*Task item:* Make an exact copy of every entry, leaving the pictures out.

Segment Open

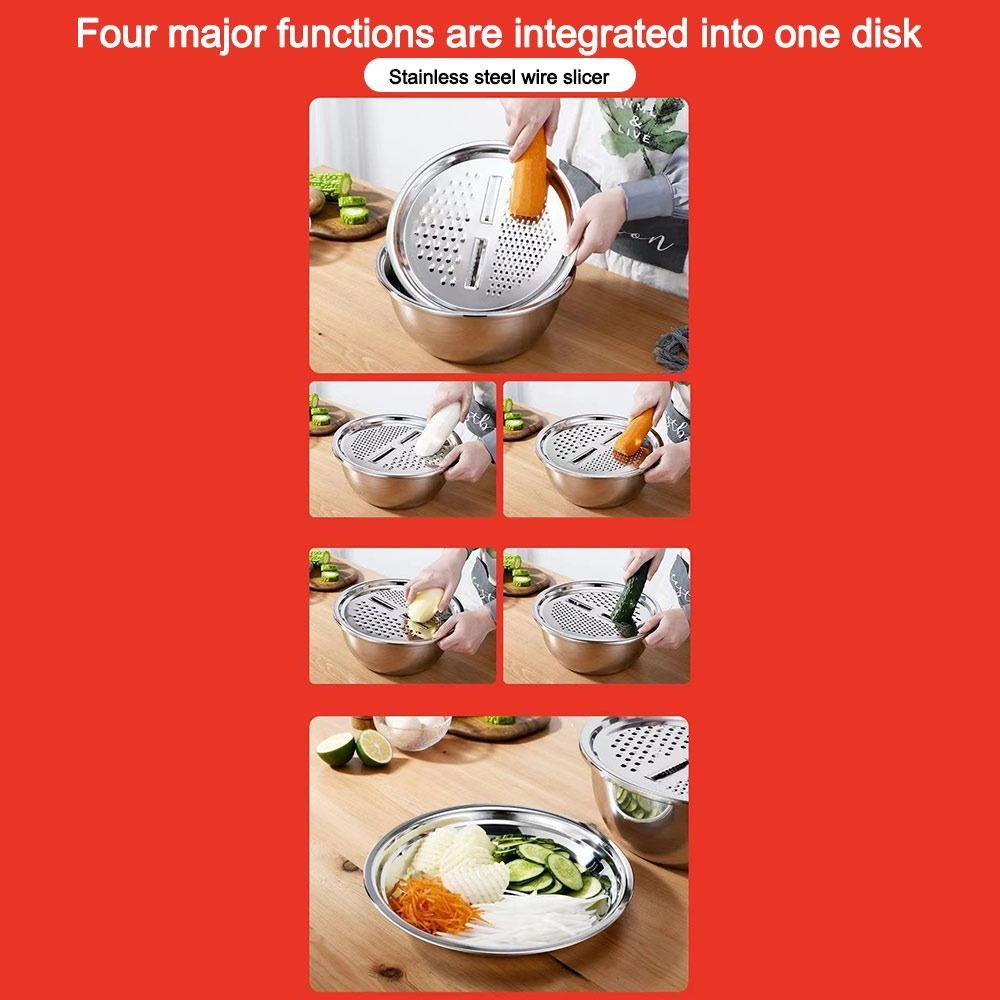 Four major functions are integrated into one disk

Stainless steel wire slicer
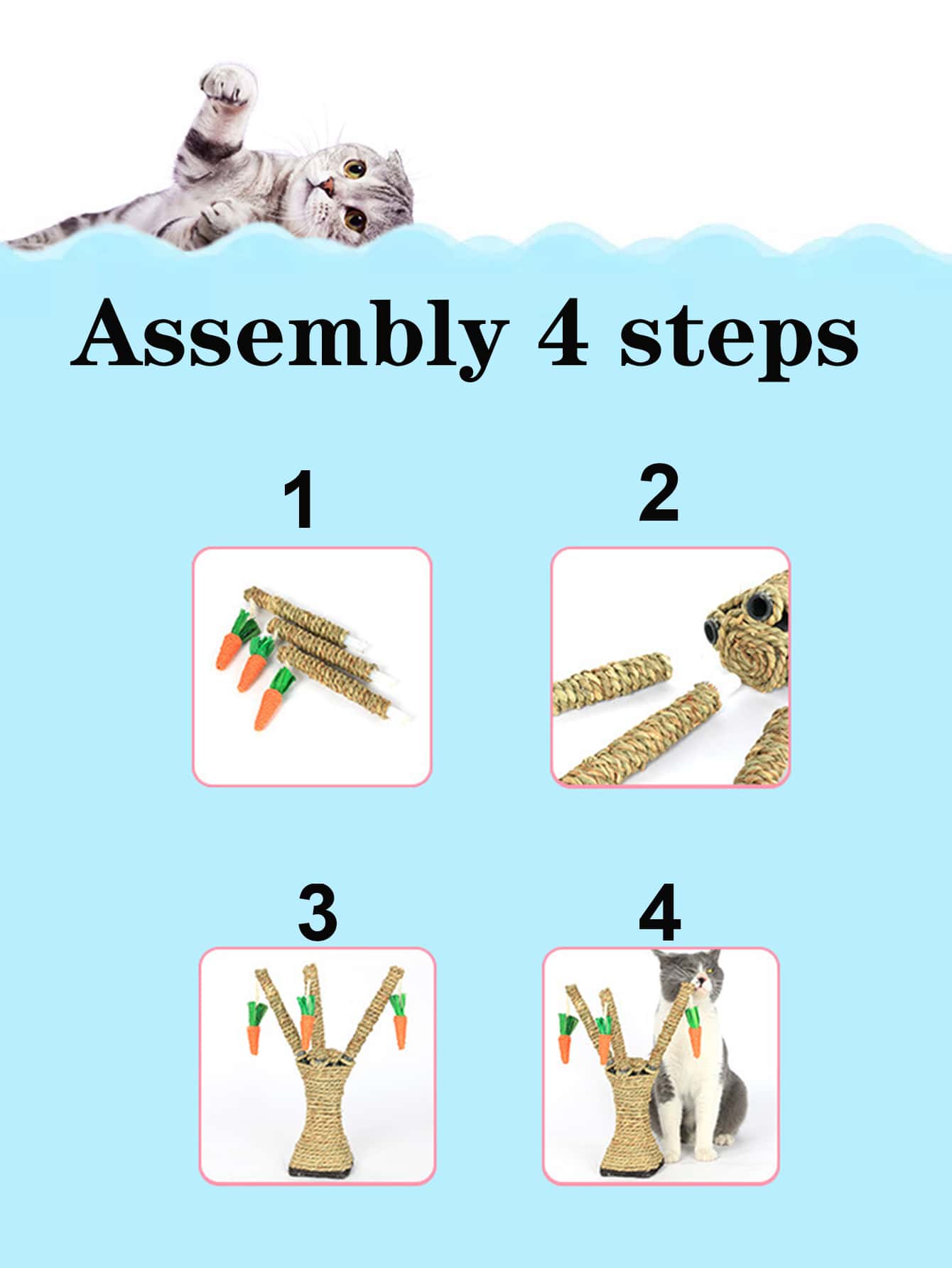 Assembly 4 steps

1

2

3

4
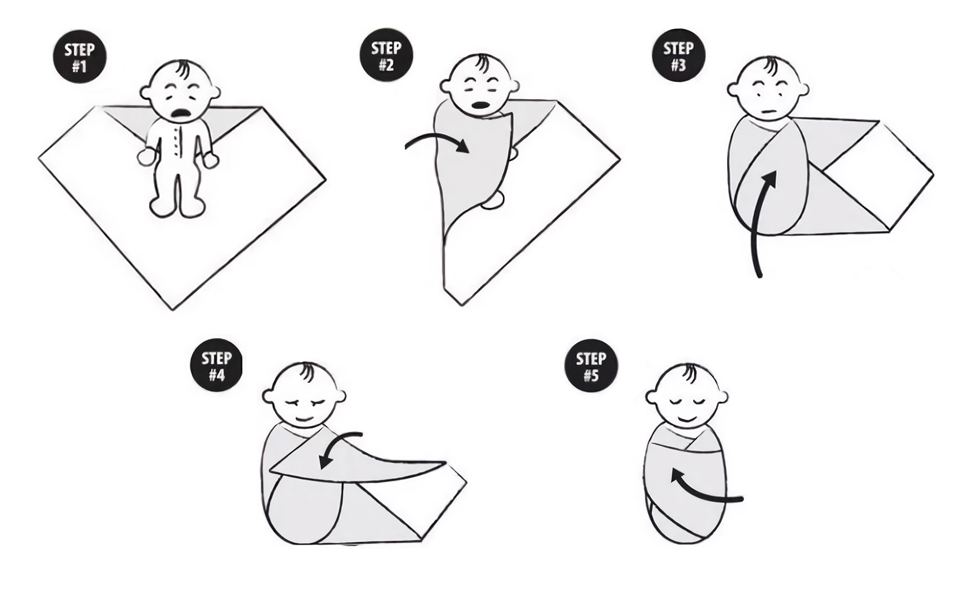 STEP #1

STEP #2

STEP #3

STEP #4

STEP #5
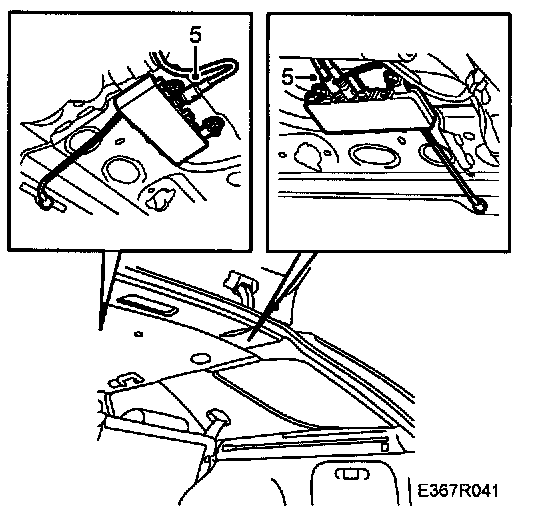 5

5

E367R041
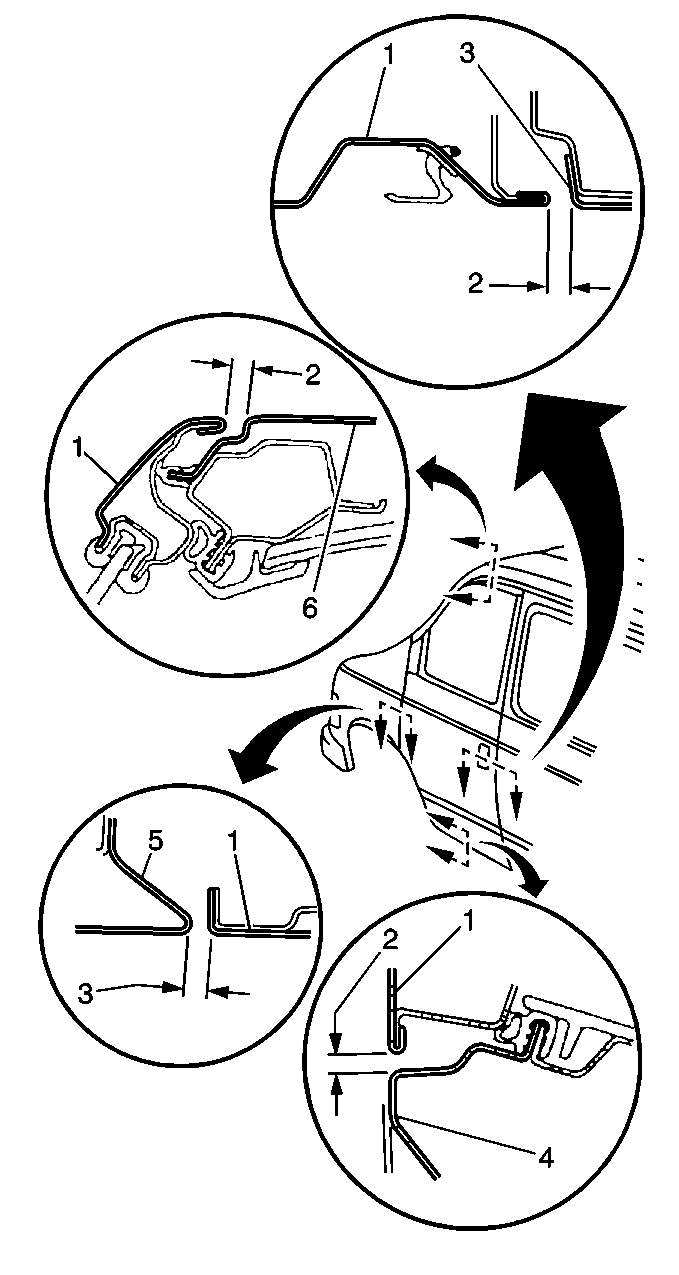 1
3
2
2
1
6
5
1
3
2
1
4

Segment Closed

*Written response:*
 Four major functions are integrated into one disk

Stainless steel wire slicer
 Assembly 4 steps

1

2

3

4
 STEP #1

STEP #2

STEP #3

STEP #4

STEP #5
 5

5

E367R041
 1
3
2
2
1
6
5
1
3
2
1
4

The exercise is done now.